Since Treetop Barbie, Nadkarni has explored the values of trees in a diverse cross-section of public groups. She attributes her ability to engage across the divides of discipline and doctrine to her studies in modern dance, teaching at an interdisciplinary liberal arts college and her cultural background.

“My dad was a Hindu from India and my mother was an Orthodox Jew from Brooklyn. They created a very collaborative household where we saw no difference between Judaism and Hinduism. There was an openness to ‘other’ that I grew-up with from a very early age,” says Nadkarni.

When Nadkarni decided she wanted to work with religious groups, she studied the Old Testament and found 328 references to trees and forests. She wrote a sermon and knocked on doors.

“I was up on the pulpit, not shoving science down their throats, but saying, here I am, a scientist, a Hindu Jew, and I’m here at the courtesy of your minister. I’m taking this very powerful place behind the pulpit, and I just want to tell you what I found from your holy scriptures,” Nadkarni says.
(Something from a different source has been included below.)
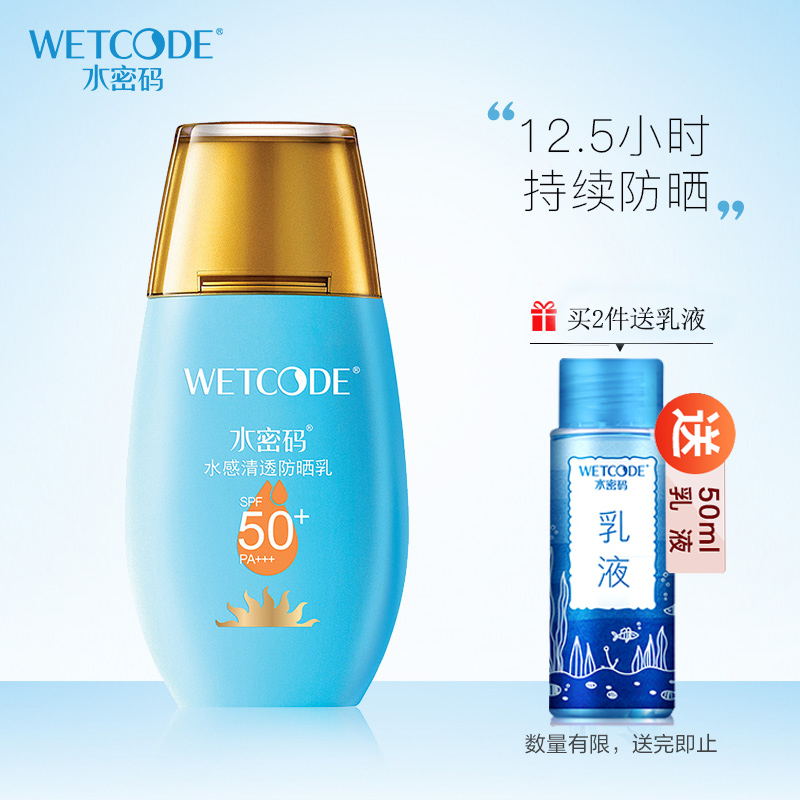 Water code sunscreen water feeling clear and transparent sunscreen 40g spf50 isolated replenishing water, anti perspiration and anti UV female Danzi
Nadkarni seems to take up these projects as they come, threading the challenges that society faces with her knowledge as a scientist. Through this, she creates new ways for the public to interact with trees and the environment.

“There’s been a shift in the world. Scientists can no longer just stay in their labs; artists can no longer just stay in their studios. They have to help the world,” she says.

Carmen Taylor is an environmental writer and researcher recently relocated from Oakland, California to Salt Lake City.